ここは、サクラ神の神殿。15人ほどが座れる長いテーブルに、ホーソン神、サクラ神、ララ・ゴラン、とパラレルワールド管理局からゲランとアッカが加わっています。それと、ララの重鎮ペドロ・カガク、エルフ、森人、わらし、妖精の4種族の代表が座っています。
「これから、徐々に魔素物理の世界へ変えてゆきますよ」と私。
「引き続き、修練された魂を持って生まれてくるようにするよ。でも年間120万人が限度だから、当分人口はさらに減少方向になるね」とホーソン神。
「世界樹から新しい芽が出て、少しづつ大きくなっていますわ。ほんとうに良かったわ。ララちゃんのおかげよ」
「爆発を亜空間に飛ばす策は、ちょっとルールに外れるような気がしましたが、結果良ければすべて良しということで、上部に報告しておきます」とゲラン。
300万人のモモコとアオシは、現地で州知事など政の長や組織の主だった位置に就任しました。また、治安維持の要員として各地の警察にも入り込み、500万人のモモコとアオシがあたりました。そう、彼らには、サイコパス検知器と捕縛縄を持たせております。モモコとアオシはホムンクルスで、力は人の3倍、自動修復機能、敵探索機能、自身の物理結界など高性能です。この星の武器では殺傷されることはありません。また、情報は共有されるし、本体である私ララ・ゴランもアクセスできます。

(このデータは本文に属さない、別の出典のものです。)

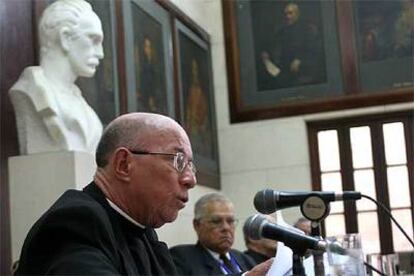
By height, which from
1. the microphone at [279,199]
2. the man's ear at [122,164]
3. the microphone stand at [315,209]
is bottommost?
the microphone stand at [315,209]

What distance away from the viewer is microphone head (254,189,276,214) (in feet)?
10.8

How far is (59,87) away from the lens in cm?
638

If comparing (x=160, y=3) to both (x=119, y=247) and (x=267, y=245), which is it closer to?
(x=267, y=245)

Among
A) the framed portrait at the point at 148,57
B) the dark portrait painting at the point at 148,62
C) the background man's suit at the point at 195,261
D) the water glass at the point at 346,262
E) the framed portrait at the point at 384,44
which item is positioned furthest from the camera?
the framed portrait at the point at 384,44

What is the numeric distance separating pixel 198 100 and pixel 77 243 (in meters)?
8.56

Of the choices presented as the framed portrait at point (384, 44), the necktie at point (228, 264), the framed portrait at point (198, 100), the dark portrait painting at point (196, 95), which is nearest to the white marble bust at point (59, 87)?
the necktie at point (228, 264)

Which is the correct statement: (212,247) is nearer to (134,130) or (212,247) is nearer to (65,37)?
(65,37)

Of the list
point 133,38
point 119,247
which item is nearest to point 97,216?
point 119,247

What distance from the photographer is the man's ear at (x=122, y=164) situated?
10.7 feet

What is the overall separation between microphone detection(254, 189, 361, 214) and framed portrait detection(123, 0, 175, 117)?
5.55m

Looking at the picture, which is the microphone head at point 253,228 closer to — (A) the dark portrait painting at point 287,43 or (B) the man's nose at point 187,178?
(B) the man's nose at point 187,178

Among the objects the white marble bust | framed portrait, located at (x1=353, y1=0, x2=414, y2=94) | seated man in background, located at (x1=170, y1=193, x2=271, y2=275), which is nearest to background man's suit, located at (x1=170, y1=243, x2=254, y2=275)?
seated man in background, located at (x1=170, y1=193, x2=271, y2=275)

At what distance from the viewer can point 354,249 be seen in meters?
2.97

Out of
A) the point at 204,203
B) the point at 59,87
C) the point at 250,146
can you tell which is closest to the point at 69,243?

娯楽の国、ゴラン王国が世界を掌握して、治安維持のために多くのモモコとアオシが街中にいます。多くのホーソン人は、モモコとアオシの警備を快く受け取っています。それは、アミューズメントパークで働いていたモモコとアオシを知っているからでしょうか。
さて、魔素物理の世界への移行ですが、次の手順で行います。
太陽からの魔素を遮断している、あの氷の雲を取り除きましょう。一気に取り除くと、地上の電子機器はもとより、電気設備も作動しなくなるので、注意が必要です。電車も車も走れなくなります。
行き交う人々の顔は、悲壮感のようなものはなく、戦争の前より安堵した様相でもあります。不思議ですね。国が変わったというのに、特段困ったことはないようです。人々が生活するうえで制約がなければ、日常は変わらないのでしょう。ただ、反抗的な人々は、いつの世も世界でも皆無ではありません。少しはガス抜きがあっても良いとして、少しは見逃しています。

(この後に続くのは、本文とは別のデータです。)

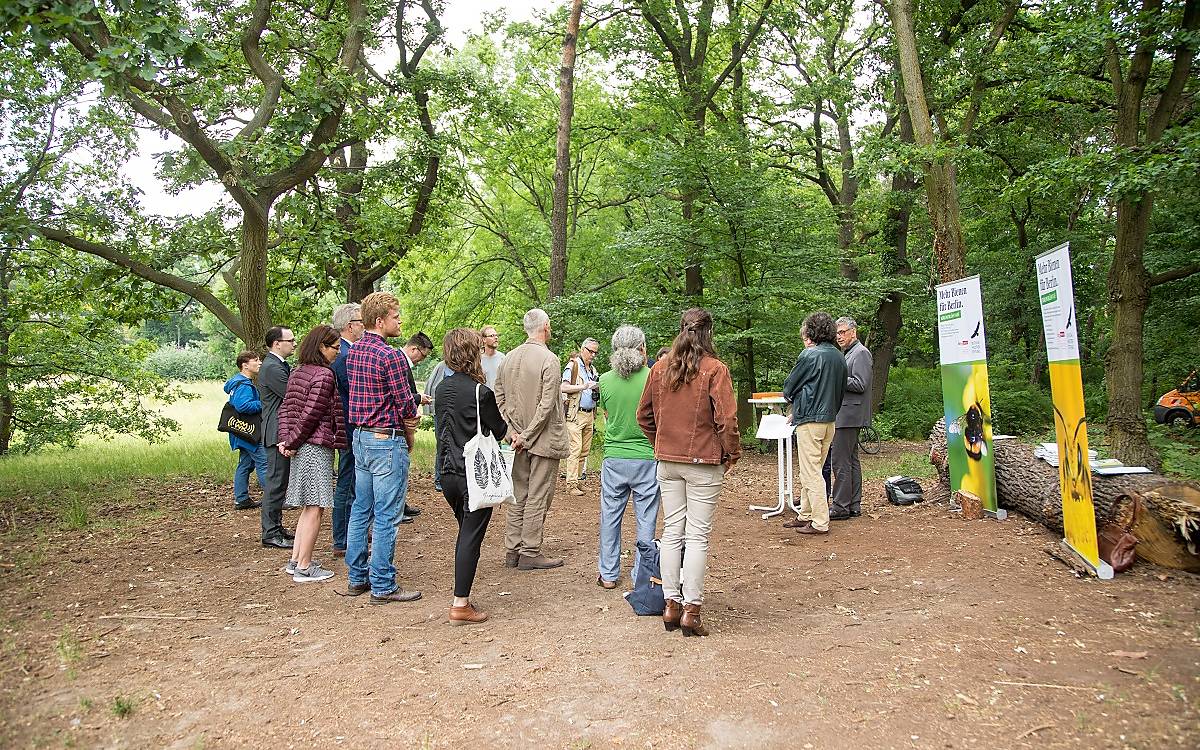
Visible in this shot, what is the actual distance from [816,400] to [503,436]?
3.20m

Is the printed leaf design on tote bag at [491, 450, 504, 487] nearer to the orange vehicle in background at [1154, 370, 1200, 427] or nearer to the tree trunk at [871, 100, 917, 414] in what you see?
the tree trunk at [871, 100, 917, 414]

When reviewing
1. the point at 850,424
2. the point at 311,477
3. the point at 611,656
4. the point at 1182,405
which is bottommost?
the point at 611,656

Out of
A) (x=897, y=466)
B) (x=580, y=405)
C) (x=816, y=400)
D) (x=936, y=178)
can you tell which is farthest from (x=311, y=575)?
(x=897, y=466)

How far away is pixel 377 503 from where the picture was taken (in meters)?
5.08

これからは、徐々に文明レベル3へ下降してゆきます。スマホ、パソコンが使えなくなり、電車も車もやがて動かなくなります。
一方、軍部がなくなりました。これは大きいです。その代わり警察機構を大きくして、そこへ軍で働いていた人々を吸収しました。軍事産業はすべて潰れました。働いていた人たちは、政府機構に再就職したり、他へ就職してゆきました。半年過ぎた現在の失業率は60%から45%まで改善されています。
移民を開始しました。移民先はゴラン王国です。
今日は、記念すべき日です。移民星にあるゴラン邸前の広場で、移民開始記念行事が始まろうとしています。約1万人の参列者やメディア、そして、会場の外にもたくさんの人が集まっています。
「さあ、やってきました。この日を首を長くして待っていました。これからララ・ゴラン様に報告をしていただきましょう。どうぞ、ララ様」
「皆さん、ララ・ゴランです。やっと、移住できるようになりました。希望の地区、職業などを書いて役所に届けてください。追って、案内をします。それから、移住は年20万人が限度ですので、100年ほどかかります」
そして、第一陣がやってきました。